As of February 2020, there were 10,979,000 state and local education employees. Approximately 2 million were seasonal (hired in the Fall, and then usually let go at the end of the school year), and the remaining almost 9 million are year round employees. As of July, all 2 million seasonal employees were let go, along with 635 thousand year round employees.
Usually we’d expect about 415,000 seasonal jobs hired in August (and then most of the remaining seasonal employees hired in September). However, since many school districts delayed the opening of the school year, my guess is few of these seasonal jobs were filled in August.

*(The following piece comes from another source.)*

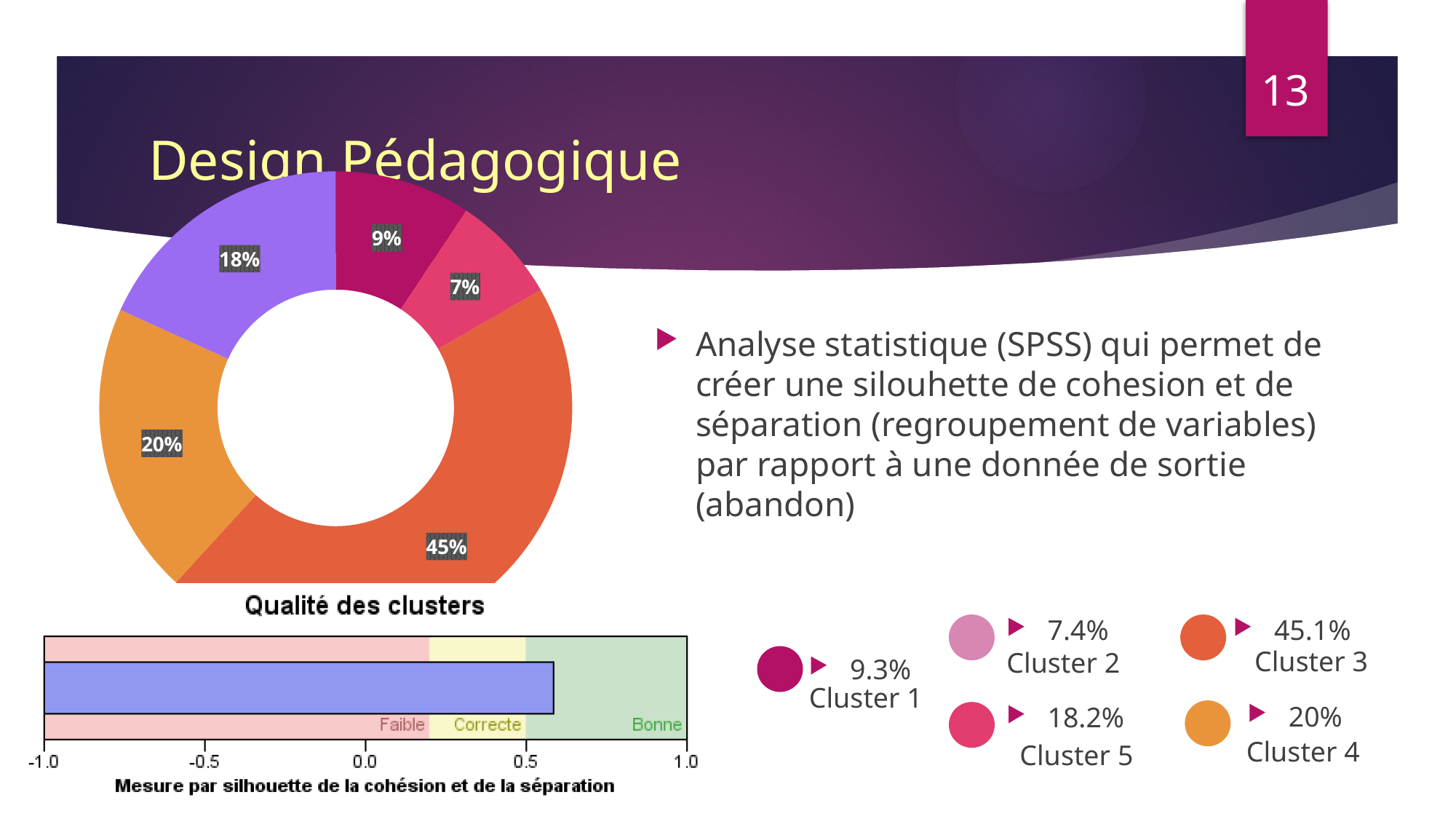
In the donut chart, what is the smallest slice's printed percentage? 7% According to the legend on the right, what share does Cluster 2 have? 7.4% In the donut chart, what is the difference between the 45% slice and the 20% slice? 25% What is the x-axis label of the 'Qualité des clusters' bar chart? Mesure par silhouette de la cohésion et de la séparation According to the legend on the right, which cluster has the largest share? Cluster 3 In the donut chart, what percentage is printed on the orange slice? 20% In the 'Qualité des clusters' bar chart, is the bar's value greater or less than 0.5? greater In the donut chart, what is the largest slice's printed percentage? 45% What kind of chart is the chart at the top left of the slide? Donut (pie) chart In the donut chart, which is larger: the slice labelled 9% or the slice labelled 7%? The 9% slice In the donut chart, what percentage is printed on the purple slice? 18% How many slices does the donut chart have? 5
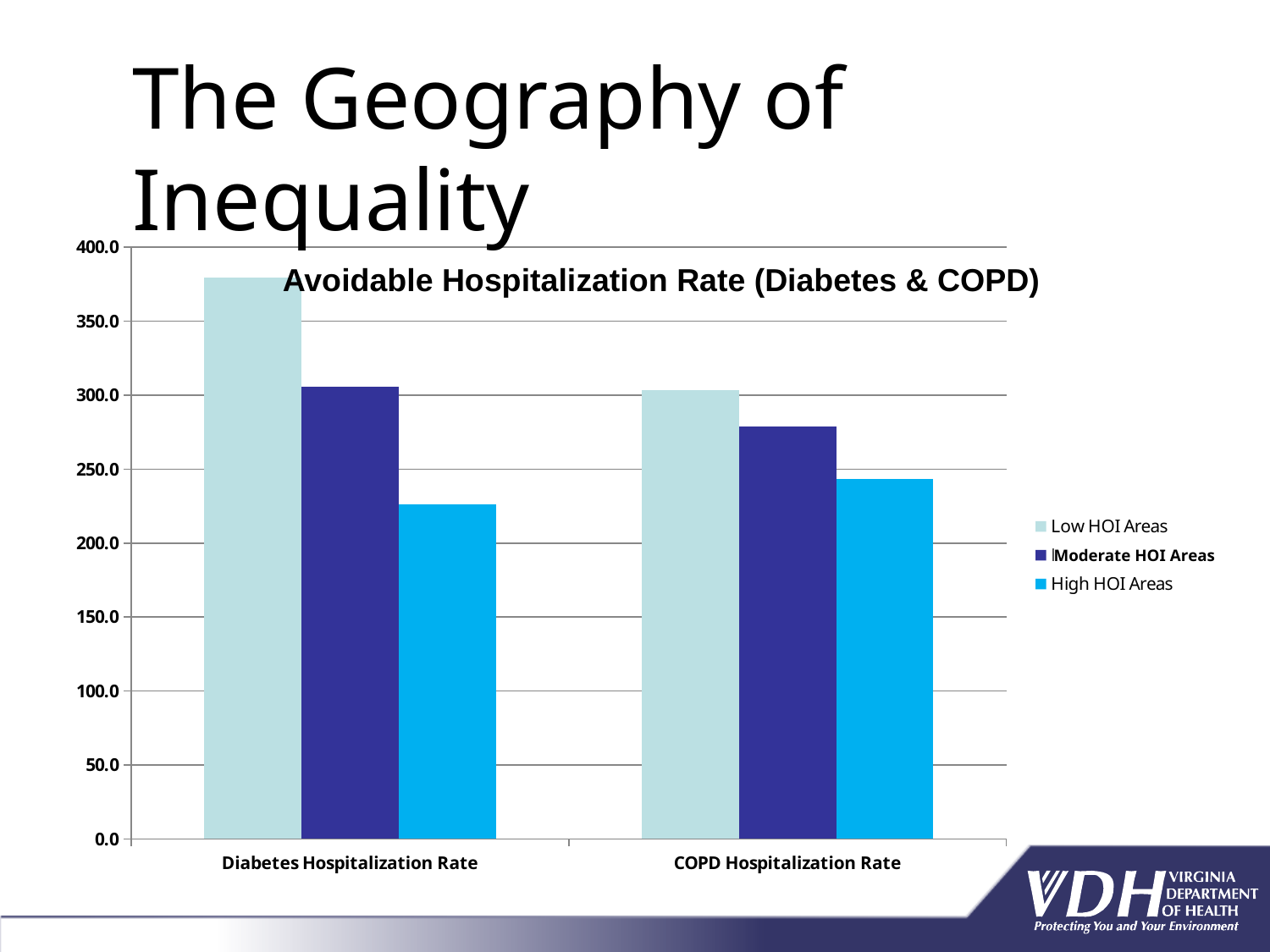
Which is larger: the COPD Hospitalization Rate for High HOI Areas or the Diabetes Hospitalization Rate for High HOI Areas? COPD Hospitalization Rate for High HOI Areas Is the Diabetes Hospitalization Rate for Moderate HOI Areas greater or less than 250.0? greater What is the title of the chart? Avoidable Hospitalization Rate (Diabetes & COPD) Which series has the highest Diabetes Hospitalization Rate? Low HOI Areas Which is larger: the Diabetes Hospitalization Rate for Low HOI Areas or the COPD Hospitalization Rate for Low HOI Areas? Diabetes Hospitalization Rate for Low HOI Areas How many series does the legend list? 3 Which series has the lowest COPD Hospitalization Rate? High HOI Areas How many categories are shown on the x axis? 2 What kind of chart is shown on the slide? bar chart Is the COPD Hospitalization Rate for Moderate HOI Areas greater or less than 300.0? less Is the Diabetes Hospitalization Rate for Low HOI Areas greater or less than 350.0? greater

The BLS model will expect about 415,000 seasonal jobs added in August. If fewer jobs are added, the BLS will report that education jobs were lost Seasonally Adjusted. For example, if only 115,000 jobs are added in August, then the BLS will report around 300 thousand education jobs lost.
Of course some of the year round jobs that were lost earlier in the year could be hired back. However, since state and local governments are under financial pressure, it seems unlikely that many year round employees were hired back.